Morar em Brasília é voltar de viagem e poder assistir “Abril” de graça no Goldoni. Então perder. Porque a cidade inteira resolveu adorar o espetáculo cuja estréia tinha só você mais uns gatos pingados, ano passado, e não durou muito em cartaz, apesar das atrizes, lindas, intensas e com aquele jeito de quem é de outro planeta terem saído pela cidade distribuindo panfletos. Não deu público.
Aí ganharam o prêmio Sesc de melhor atriz, para a Natássia Garcia e melhor direção. Rodaram o país - como faz quem ganha esse prêmio. Foram parar no meu estado, inclusive, meus amigos de Macapá viram e adoraram.
Lembro o impacto que tivemos aquele dia: saímos sem lembrar o que elas tinham dito! Nem uma palavra; não conseguíamos dizer nada.
Parecem séculos, queria tanto ver de novo, descobrir se ainda me causaria as mesmas sensações, se eu entenderia melhor o texto complexo, ou se mais uma vez me perderia nos rostos e atos daquelas duas mulheres opostas e potentes falando do tempo, do amor, de si. Mas os cabelos da Natássia não estão mais raspados e eu perdi a cabeleira castanha da Luciana Mauren por falta de espaço.
Brasília é assim.
Ilude, oferece consolo, então ilude outra vez: à noite, pagamos oito reais para ver “Fernando e Isaura” no teatro da Caixa, adaptado do romance de 1956 do Suassuna - que anda na moda – pelo grupo SaGRAMA e saímos querendo deixar por lá só o figurino, a orquestra fantástica ( mal-aproveitada ) e o iluminador. Fico cada dia mais convencido que só espetáculo ruim dá tanto a falar. Foi uma noitada de Balaio rodando cada aspecto da peça até todos concordarem que a atriz, além de feia, com uma voz sem ternura, não convenceu ninguém travestida de mocinha e isso era culpa do diretor que não soube guiar os atores para que acreditássemos naquele amor desastroso, baseado em Tristão e Isolda.
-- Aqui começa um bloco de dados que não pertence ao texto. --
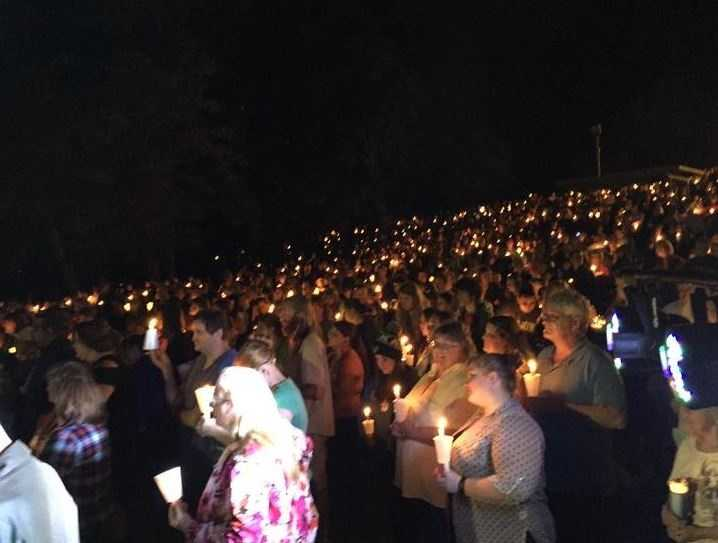 Hundreds of people showed up for a candlelight vigil to honor the victims killed in the UCC shooting.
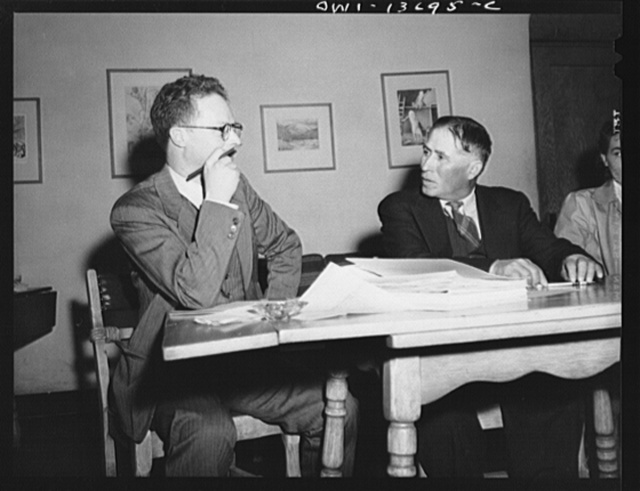 Taos, New Mexico. Jimmy Valentine, Taos County cooperative health association secretary, reasoning a point with a Spanish-American director from Chamisal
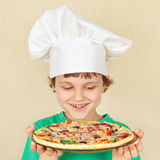Pequeño muchacho sonriente en sombrero de los cocineros con la pizza hecha en casa cocinada Fotos de archivo libres de regalías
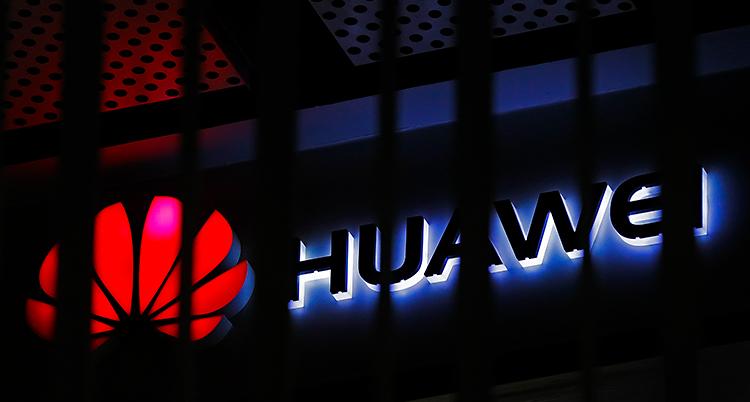 Bilden visar en skylt för företaget Huawei. Skylten lyser i mörkret. Det är en röd symbol och bredvid symbolen står det Huawei.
Eu quis que os dois morressem logo no primeiro ato, e ficaram me segurando por duas horas, francamente, me senti desrespeitado. Onde esteve o teatro? Ou a proposta era mesmo ser chato?
Ontem o festival acabou. Despedimo-nos do oitavo Cena Contemporânea com uma minuciosa dança poética japonesa feita num palco todo coberto de areia bem fina e flores brancas penduradas do teto. Com uns homens de feições alienígenas e pernas musculosas e roupas claras que não queriam partir, e se agradeceram umas cinco vezes, luzes apagando, acendendo de novo e apagando. O povo do Teatro Nacional aplaudindo em peso, grato do fundo do peito por não receber nenhuma história, explicação ou sentido. E, no entanto, sair de lá com a sensação de que entendeu-se tudo, e isso é bom. Tirando a perplexidade diante à cultura estrangeira, ninguém disse mais nada. Para meu espanto, que - preconceituoso - sempre acho "público" um povo meio besta, e tenho o sonho de ver teatro sozinho, saímos bobos e calmos em comunhão.
"Kagemi" significa muitas coisas, eu li. Kage é sombra, mi é espelho, ou ver. "Ver a sombra" é como eu gosto de traduzir, embora a intenção seja outra. Vou escrever sobre isso em algumas semanas. Por enquanto, posso dizer que é uma dessas obras que nos afetam o corpo inteiro, exigem disposição para entrega, mas nos pegam desprevenidos. E dão muita fome.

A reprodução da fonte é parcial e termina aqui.